How to round integer towards negative infinity-CodePudding

I'm having some problems with this exercise. Basically, I need to calculate and return a number using this formula: (input - 10) / 2

I also have to round the result down, and because results can be negative numbers, I have to round them towards negative infinity and not towards 0. The function has to return an Integer.

This is my code:

int modifier(int input) {
    return (int) Math.floor((input - 10) / 2);
}

I've also tried other solutions, like BigDecimal.

An example is:

input = 3

so => 3 - 10 = -7 / 2 = -3.5 = -4

It keeps giving me -3 instead.

I don't really understand what I'm doing wrong, it should be an easy task but apparently it's not.

CodePudding user response：

The problem is that you are performing integer division.

If you change your code to

return (int) Math.floor((input - 10) / 2.0);

It will work as expected.

Check also this answer for a deeper understand: Integer division: How do you produce a double?

CodePudding user response：

You are always getting -3 because (input - 10) / 2 was always returning -3, which doesn't get any effect after using floor().

input - 10 is integer here and after dividing by another integer (2 in this case), it will return another integer value.

*Extracted data:*
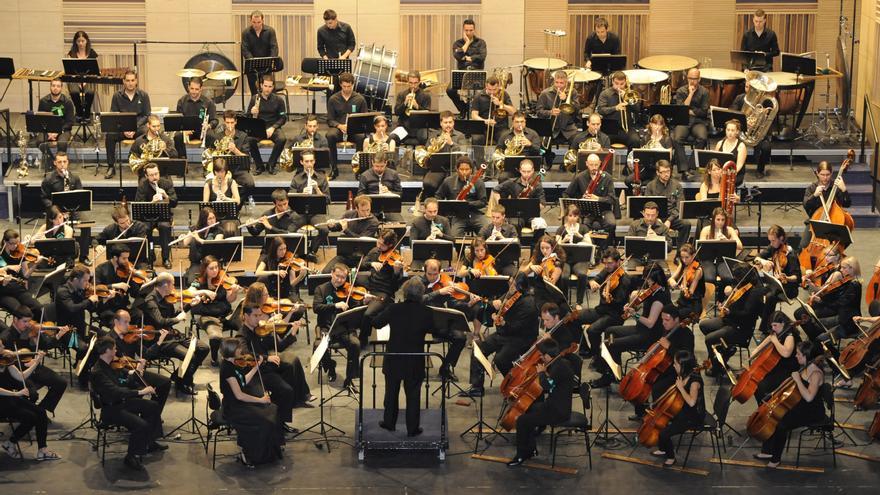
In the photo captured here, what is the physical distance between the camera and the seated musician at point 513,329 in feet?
47.5

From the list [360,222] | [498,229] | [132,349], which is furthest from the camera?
[360,222]

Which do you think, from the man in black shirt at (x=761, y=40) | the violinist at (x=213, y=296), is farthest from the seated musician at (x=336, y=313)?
Result: the man in black shirt at (x=761, y=40)

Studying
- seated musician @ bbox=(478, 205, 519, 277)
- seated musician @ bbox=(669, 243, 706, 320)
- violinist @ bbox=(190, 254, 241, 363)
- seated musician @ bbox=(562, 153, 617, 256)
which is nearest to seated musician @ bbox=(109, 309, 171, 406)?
violinist @ bbox=(190, 254, 241, 363)

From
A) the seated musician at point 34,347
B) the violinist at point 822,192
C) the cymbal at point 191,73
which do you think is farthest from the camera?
the cymbal at point 191,73

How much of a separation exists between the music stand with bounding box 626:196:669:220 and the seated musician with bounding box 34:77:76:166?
25.0 feet

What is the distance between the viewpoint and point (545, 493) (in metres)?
13.0

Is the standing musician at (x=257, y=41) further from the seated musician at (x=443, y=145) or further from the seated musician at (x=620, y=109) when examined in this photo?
the seated musician at (x=620, y=109)

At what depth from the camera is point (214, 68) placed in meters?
21.9

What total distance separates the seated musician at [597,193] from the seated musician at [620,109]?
72.6 inches

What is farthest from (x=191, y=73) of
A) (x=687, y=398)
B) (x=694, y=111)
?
(x=687, y=398)

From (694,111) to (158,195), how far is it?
716 centimetres

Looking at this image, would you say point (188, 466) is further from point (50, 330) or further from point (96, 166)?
point (96, 166)

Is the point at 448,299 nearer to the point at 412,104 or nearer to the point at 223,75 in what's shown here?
the point at 412,104

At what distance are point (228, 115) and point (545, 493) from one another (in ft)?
25.9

*What is asked:*
Answer these questions about the forum thread on rounding toward negative infinity:
1. What formula does the exercise require the function to calculate?
2. What result does the poster keep getting for an input of 3?
3. In the first reply's corrected code, what is the expression divided by?
The lines have no connection to the text.

*In response:*
1. (input - 10) / 2
2. -3
3. 2.0